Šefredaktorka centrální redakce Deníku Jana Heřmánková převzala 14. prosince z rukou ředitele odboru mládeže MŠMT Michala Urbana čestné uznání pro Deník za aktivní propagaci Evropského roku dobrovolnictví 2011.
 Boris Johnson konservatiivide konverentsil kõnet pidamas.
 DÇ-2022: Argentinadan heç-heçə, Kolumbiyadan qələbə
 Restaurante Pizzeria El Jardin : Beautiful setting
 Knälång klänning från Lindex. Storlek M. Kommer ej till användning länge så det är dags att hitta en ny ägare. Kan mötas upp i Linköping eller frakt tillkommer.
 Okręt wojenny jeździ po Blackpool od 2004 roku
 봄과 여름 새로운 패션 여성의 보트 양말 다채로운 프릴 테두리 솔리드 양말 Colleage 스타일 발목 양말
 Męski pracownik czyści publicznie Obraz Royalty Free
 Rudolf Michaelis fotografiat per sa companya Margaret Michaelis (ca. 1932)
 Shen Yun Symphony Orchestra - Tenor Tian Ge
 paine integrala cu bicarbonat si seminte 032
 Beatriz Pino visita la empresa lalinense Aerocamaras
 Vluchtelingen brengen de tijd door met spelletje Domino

____________________

## ASSIGNED TASK
Each line from the start of the listing above through the line containing "Boris Johnson konservatiivide" should be copied exactly, please, with no other lines added.

## ANSWER
Šefredaktorka centrální redakce Deníku Jana Heřmánková převzala 14. prosince z rukou ředitele odboru mládeže MŠMT Michala Urbana čestné uznání pro Deník za aktivní propagaci Evropského roku dobrovolnictví 2011.
 Boris Johnson konservatiivide konverentsil kõnet pidamas.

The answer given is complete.